• _GOAL 1_
Recast the data entries as a Markdown table with the columns "Row" and "Entry line," numbering each row and leaving out blank lines. Include only the entries from the line that contains "Answer in <instances>...</instances>." up to and including the last line of the data entries.

• _SUPPLIED PASSAGE_

I always leave Rachel there.

I never thought that
anything could happen.

Was anyone else here, Leah?

Did you find her?

BRISCOE: I'm sorry.

You're going to
find her, right?

You're not going to
let anything happen.

Father.

(SOBBING)

Kidnap a kid from a church?

How many Hail Marys
does that get you?

Somehow, I don't think
this guy was counting.

LEAH: She was wearing
her navy-blue dress,

the one with the frills around
the collar and a white hat.

Oh, God, it's all my fault.

I never should
have left her alone.

Are we gonna just sit here?

Some pervert's got my kid.

We've got our guys
out canvassing

the neighborhood,
Mr. Coleman.

Well, he could be
out of state already.

BRISCOE: Now, Leah, you didn't
see anybody following you?

I don't think so.

Where were you before church?

We went to the playground, and
then we went to the market.

CURTIS: Now, Leah,
this is important.

When you got to the church, was there
anyone hanging around outside?

I don't know.
I can't remember.

Oh, wait a minute.

When I got there, I sat
waiting for Father Carner,

and then when
I went in to confess,

there was someone
in the back row.

Good. Now, did you see
what he looked like?

He was young, maybe
20, and Puerto Rican.

Okay, Leah, I'll tell you
what we're gonna do.

• _Data entries_
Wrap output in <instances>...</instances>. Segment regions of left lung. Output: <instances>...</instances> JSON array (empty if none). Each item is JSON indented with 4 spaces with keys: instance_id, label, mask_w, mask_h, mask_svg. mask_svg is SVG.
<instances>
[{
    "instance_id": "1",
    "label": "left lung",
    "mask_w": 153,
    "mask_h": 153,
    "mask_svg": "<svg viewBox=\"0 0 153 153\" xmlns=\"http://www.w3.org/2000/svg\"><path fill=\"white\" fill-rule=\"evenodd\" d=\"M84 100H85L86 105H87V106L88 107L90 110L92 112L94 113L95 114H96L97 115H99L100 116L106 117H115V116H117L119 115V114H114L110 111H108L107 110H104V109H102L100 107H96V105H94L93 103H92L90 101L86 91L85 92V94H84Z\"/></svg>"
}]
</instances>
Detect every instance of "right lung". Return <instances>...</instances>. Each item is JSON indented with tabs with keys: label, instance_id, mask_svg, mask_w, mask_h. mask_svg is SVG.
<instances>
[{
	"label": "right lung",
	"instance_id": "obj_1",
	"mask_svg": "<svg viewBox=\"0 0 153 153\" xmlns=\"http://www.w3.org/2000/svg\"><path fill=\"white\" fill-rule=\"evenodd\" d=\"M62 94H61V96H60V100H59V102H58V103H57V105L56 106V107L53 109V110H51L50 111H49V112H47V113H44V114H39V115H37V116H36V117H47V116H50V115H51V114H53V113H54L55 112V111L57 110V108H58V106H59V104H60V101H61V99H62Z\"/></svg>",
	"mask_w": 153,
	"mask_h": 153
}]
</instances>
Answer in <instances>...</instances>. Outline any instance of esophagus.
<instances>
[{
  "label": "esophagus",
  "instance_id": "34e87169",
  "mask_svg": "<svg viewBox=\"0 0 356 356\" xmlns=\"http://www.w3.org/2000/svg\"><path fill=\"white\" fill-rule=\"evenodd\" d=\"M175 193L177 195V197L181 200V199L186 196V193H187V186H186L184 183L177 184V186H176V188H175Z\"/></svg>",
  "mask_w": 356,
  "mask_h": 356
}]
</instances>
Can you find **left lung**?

• _GOAL 2_
Print the script excerpt word for word, from "We've got our" up to and including "don't think so.".

• _ANSWER 1_
| Row | Entry line |
|---|---|
| 1 | Answer in <instances>...</instances>. Outline any instance of esophagus. |
| 2 | <instances> |
| 3 | [{ |
| 4 |   "label": "esophagus", |
| 5 |   "instance_id": "34e87169", |
| 6 |   "mask_svg": "<svg viewBox=\"0 0 356 356\" xmlns=\"http://www.w3.org/2000/svg\"><path fill=\"white\" fill-rule=\"evenodd\" d=\"M175 193L177 195V197L181 200V199L186 196V193H187V186H186L184 183L177 184V186H176V188H175Z\"/></svg>", |
| 7 |   "mask_w": 356, |
| 8 |   "mask_h": 356 |
| 9 | }] |
| 10 | </instances> |
| 11 | Can you find **left lung**? |

• _ANSWER 2_
We've got our guys
out canvassing

the neighborhood,
Mr. Coleman.

Well, he could be
out of state already.

BRISCOE: Now, Leah, you didn't
see anybody following you?

I don't think so.